Supplied entries.

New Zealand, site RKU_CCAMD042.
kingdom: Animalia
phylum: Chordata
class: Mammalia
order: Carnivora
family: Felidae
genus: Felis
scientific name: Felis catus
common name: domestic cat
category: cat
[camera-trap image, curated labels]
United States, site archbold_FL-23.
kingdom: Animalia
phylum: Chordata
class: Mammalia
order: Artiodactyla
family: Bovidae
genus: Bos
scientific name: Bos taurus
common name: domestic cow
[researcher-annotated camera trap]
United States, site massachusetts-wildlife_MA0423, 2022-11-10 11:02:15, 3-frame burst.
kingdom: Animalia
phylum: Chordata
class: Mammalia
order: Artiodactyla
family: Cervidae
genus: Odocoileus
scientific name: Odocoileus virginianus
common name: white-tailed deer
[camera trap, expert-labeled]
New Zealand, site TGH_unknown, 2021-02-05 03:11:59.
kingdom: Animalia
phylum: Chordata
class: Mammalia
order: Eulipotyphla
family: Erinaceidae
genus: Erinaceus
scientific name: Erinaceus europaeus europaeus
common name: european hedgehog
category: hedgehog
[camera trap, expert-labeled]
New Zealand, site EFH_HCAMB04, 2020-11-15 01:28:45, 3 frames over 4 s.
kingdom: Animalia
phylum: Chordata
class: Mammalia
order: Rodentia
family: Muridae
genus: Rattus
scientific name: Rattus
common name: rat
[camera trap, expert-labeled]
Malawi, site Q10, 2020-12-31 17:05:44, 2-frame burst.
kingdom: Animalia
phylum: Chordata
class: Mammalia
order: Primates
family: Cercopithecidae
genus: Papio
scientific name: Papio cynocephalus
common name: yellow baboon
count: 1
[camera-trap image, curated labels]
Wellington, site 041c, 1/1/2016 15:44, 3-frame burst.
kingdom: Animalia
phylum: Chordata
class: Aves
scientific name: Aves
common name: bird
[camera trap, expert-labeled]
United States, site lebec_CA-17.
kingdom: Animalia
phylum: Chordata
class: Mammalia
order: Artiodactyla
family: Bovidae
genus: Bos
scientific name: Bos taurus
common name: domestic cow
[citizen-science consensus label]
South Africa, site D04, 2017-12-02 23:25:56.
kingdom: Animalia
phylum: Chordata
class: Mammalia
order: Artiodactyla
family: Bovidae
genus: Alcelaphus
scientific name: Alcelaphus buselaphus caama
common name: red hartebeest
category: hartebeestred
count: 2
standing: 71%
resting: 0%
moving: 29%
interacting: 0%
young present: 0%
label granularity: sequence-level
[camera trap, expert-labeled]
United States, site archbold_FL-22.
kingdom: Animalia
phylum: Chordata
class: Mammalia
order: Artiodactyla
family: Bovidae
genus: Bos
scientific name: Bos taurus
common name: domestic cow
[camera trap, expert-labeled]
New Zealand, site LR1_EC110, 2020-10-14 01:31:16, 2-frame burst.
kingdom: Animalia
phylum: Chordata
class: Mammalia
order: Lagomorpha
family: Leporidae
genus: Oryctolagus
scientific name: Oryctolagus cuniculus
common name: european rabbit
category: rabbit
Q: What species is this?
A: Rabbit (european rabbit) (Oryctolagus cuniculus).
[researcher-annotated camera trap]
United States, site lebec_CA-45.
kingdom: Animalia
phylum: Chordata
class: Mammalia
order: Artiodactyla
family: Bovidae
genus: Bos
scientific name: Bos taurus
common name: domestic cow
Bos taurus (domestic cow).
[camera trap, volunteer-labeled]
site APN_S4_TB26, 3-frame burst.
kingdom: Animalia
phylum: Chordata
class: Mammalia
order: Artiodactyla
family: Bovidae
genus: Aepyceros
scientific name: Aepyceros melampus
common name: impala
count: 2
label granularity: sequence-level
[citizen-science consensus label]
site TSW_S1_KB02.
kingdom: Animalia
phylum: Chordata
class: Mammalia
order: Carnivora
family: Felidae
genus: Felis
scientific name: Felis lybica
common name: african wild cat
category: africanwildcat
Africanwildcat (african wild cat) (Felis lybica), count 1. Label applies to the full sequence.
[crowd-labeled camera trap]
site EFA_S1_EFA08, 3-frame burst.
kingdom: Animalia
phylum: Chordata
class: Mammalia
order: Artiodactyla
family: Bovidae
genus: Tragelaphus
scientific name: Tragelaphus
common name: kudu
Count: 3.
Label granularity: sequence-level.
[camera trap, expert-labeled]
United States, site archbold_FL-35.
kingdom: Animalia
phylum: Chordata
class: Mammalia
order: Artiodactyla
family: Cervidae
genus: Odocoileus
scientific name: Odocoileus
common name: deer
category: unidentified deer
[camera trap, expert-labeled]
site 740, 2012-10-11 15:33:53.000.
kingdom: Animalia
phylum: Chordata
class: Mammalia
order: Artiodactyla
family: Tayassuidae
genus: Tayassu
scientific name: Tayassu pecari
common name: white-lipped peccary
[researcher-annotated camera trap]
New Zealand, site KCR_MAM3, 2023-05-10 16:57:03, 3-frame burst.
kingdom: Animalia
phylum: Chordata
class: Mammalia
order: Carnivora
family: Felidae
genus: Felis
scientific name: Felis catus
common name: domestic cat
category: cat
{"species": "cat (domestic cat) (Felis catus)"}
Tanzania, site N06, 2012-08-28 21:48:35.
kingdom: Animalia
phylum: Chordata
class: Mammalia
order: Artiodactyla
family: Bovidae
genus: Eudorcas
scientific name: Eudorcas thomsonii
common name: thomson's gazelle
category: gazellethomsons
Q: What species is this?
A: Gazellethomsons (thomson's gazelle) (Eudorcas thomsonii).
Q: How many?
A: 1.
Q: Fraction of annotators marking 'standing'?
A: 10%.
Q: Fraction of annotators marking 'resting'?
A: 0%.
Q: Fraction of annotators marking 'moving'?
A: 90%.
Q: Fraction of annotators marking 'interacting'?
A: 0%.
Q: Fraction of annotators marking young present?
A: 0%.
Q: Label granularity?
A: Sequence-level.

Exercise aim. Your output should consist only of the lines from the one containing "scientific name: Tayassu pecari" to the end of the records above, each retyped exactly.

Expected answer.
scientific name: Tayassu pecari
common name: white-lipped peccary
[researcher-annotated camera trap]
New Zealand, site KCR_MAM3, 2023-05-10 16:57:03, 3-frame burst.
kingdom: Animalia
phylum: Chordata
class: Mammalia
order: Carnivora
family: Felidae
genus: Felis
scientific name: Felis catus
common name: domestic cat
category: cat
{"species": "cat (domestic cat) (Felis catus)"}
Tanzania, site N06, 2012-08-28 21:48:35.
kingdom: Animalia
phylum: Chordata
class: Mammalia
order: Artiodactyla
family: Bovidae
genus: Eudorcas
scientific name: Eudorcas thomsonii
common name: thomson's gazelle
category: gazellethomsons
Q: What species is this?
A: Gazellethomsons (thomson's gazelle) (Eudorcas thomsonii).
Q: How many?
A: 1.
Q: Fraction of annotators marking 'standing'?
A: 10%.
Q: Fraction of annotators marking 'resting'?
A: 0%.
Q: Fraction of annotators marking 'moving'?
A: 90%.
Q: Fraction of annotators marking 'interacting'?
A: 0%.
Q: Fraction of annotators marking young present?
A: 0%.
Q: Label granularity?
A: Sequence-level.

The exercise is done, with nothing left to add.